**WHAT YOU WILL DO:** Exactly and only the lines below from the one containing "Ep. 09: Increase" down to the one containing "The Three Snow Bears (A Story Companion)" are wanted, both included; please exclude every picture.

**PROVIDED INFORMATION:**
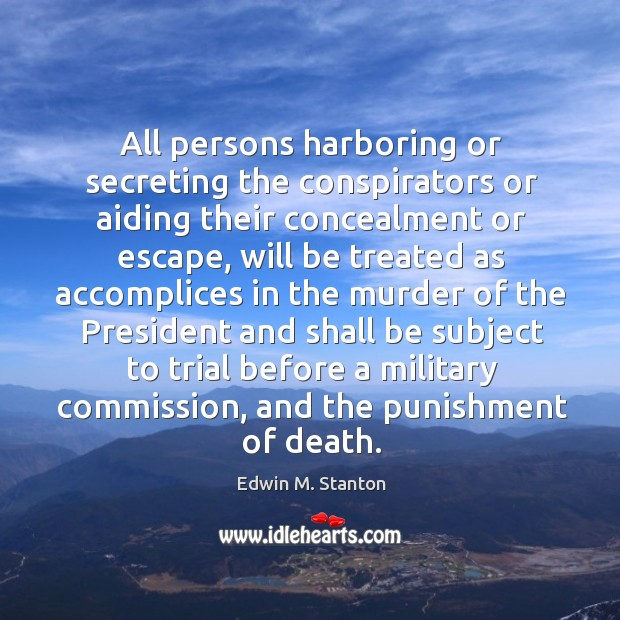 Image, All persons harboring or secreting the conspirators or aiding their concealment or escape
--
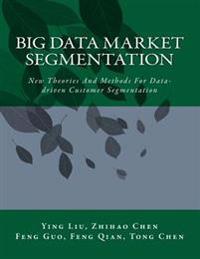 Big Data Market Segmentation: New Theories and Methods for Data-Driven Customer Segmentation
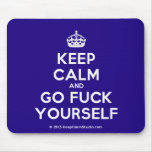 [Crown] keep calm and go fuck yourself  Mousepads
* * *
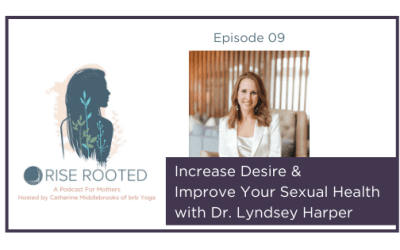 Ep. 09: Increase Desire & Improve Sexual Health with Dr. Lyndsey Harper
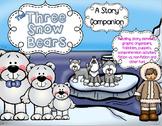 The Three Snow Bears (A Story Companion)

**EXERCISE RESPONSE:**
 Ep. 09: Increase Desire & Improve Sexual Health with Dr. Lyndsey Harper
 The Three Snow Bears (A Story Companion)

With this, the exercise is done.